Despite what I just wrote, on occasion, if I feel I really must offer my pearls of wisdom about a dream, I have learned to do so tentatively, and back off immediately if I get that telltale blank stare. I may be right, and the timing may be wrong. Or I may be way off base. Either way, the best interpretation is the one that comes from the client. After all, I don’t want them to walk away from therapy thinking, “Wow my therapist is so smart, how can I manage without her?” Rather better is when they walk away with a sense of mastery and confidence about their own ability to read into their dreams and their life.

That said, good dreamwork like good therapy, should be highly collaborative. We all tend to have huge blind spots around the images that come in our dreams; so playful and respectful curiosity can help guide the dreamer to find their way through the complexity of their dream world. You can also use a device from the dream interview method that suggests you play really dumb and ask the dreamer to explain their dream images as if you are from another planet. The words they use for me-from-Mars often give a sense of how the image may be a metaphor for something in their life-and what they say is never predictable. If they dream about a dog and I say, “I’m from Mars, what’s a dog?” the answers could range wildly: from a dangerous beast with big teeth to my best and most loyal friend.

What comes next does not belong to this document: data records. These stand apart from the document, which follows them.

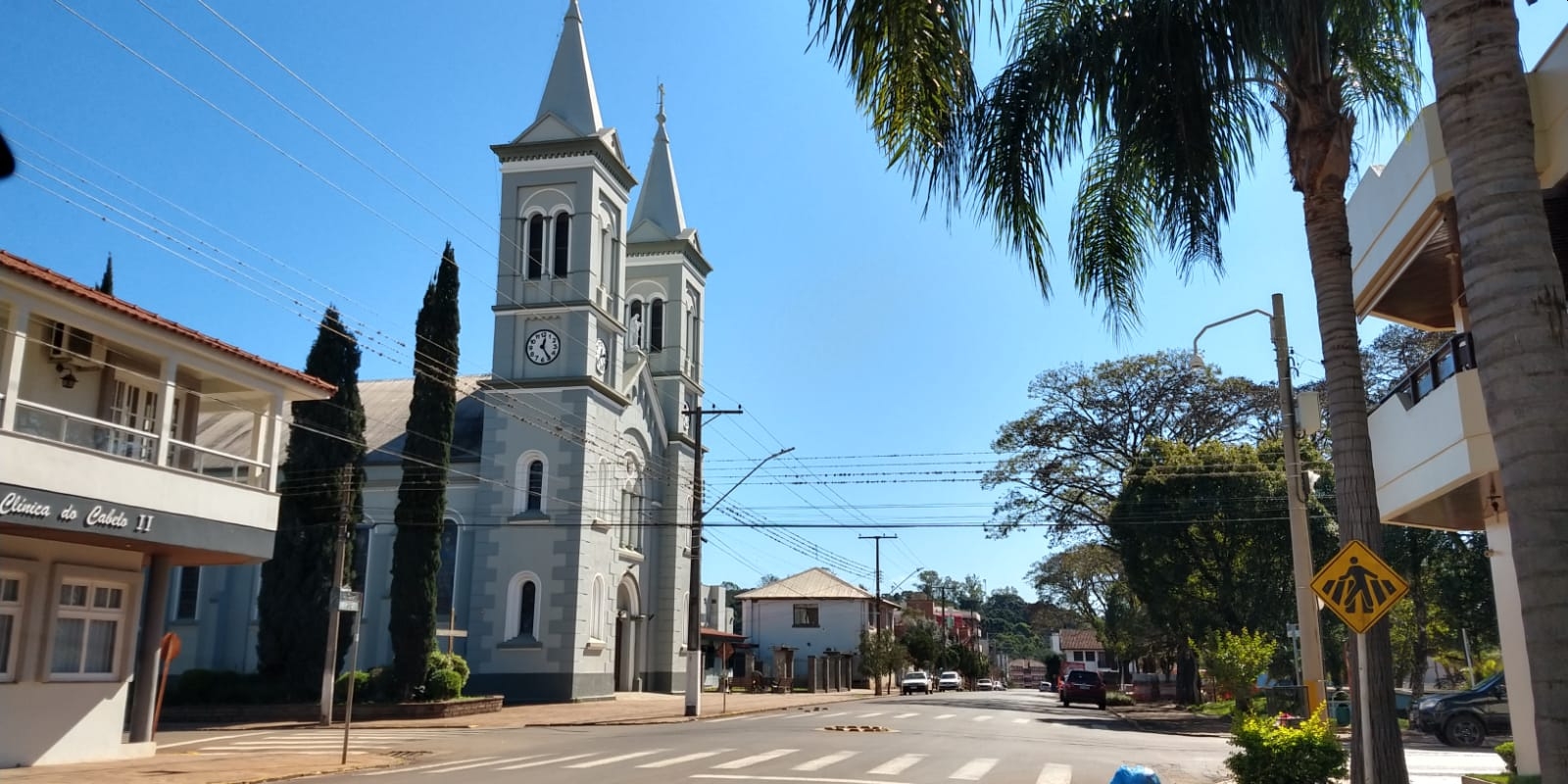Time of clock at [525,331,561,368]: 12:24
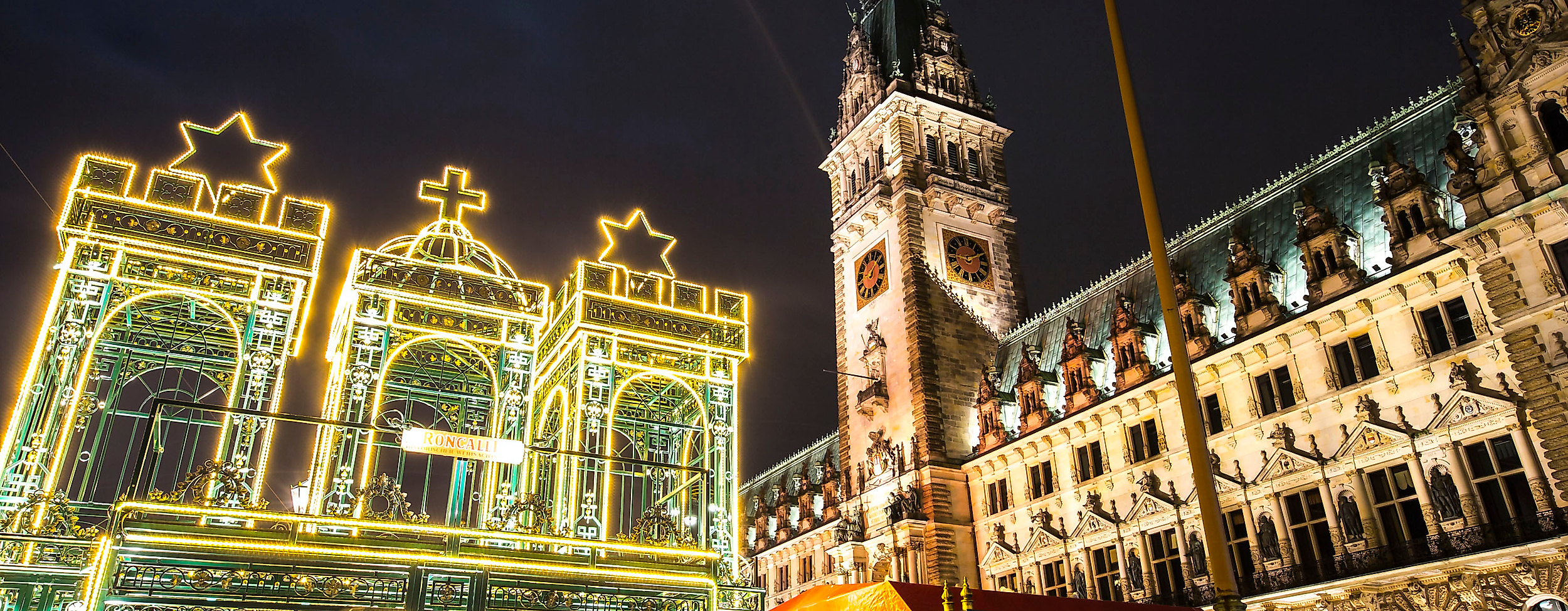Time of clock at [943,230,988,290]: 9:10
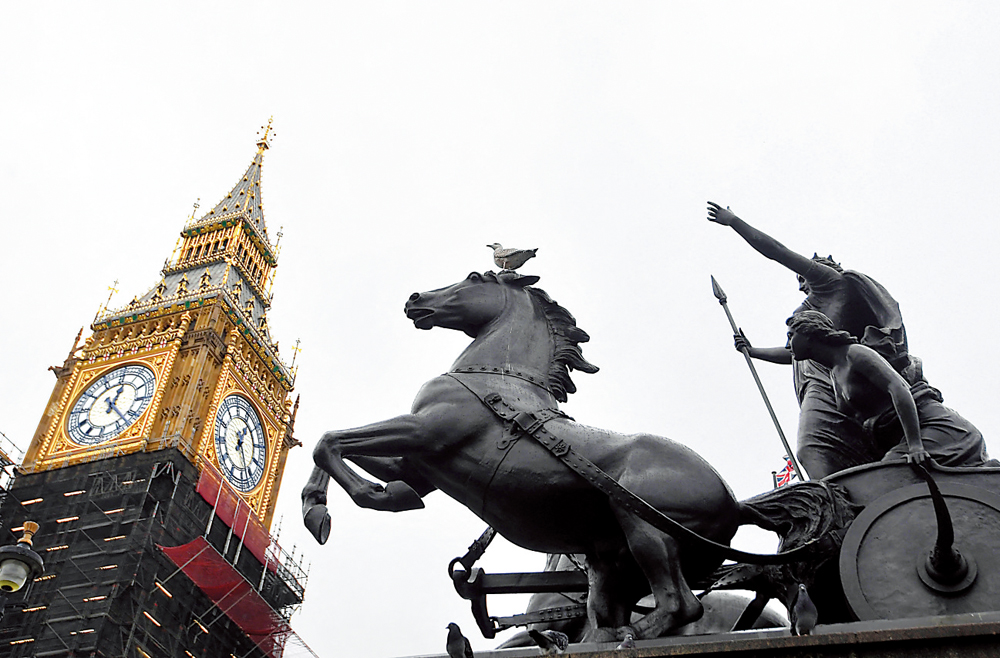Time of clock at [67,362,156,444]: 12:22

In the common factors research into dreamwork, of the 14 dreamwork methods I analysed, only psychoanalysis still advocates for interpretation by the dreamworker. All the rest advise strictly against it and suggest instead to encourage the dreamer to engage with their dream experientially and allow the dreamer’s sense of what the dream means to emerge. When I’ve had the self-discipline to do that, so often I have been amazed by the creativity and insight from my clients, and the unexpected places they went with their dream images, that I’m glad I held my tongue.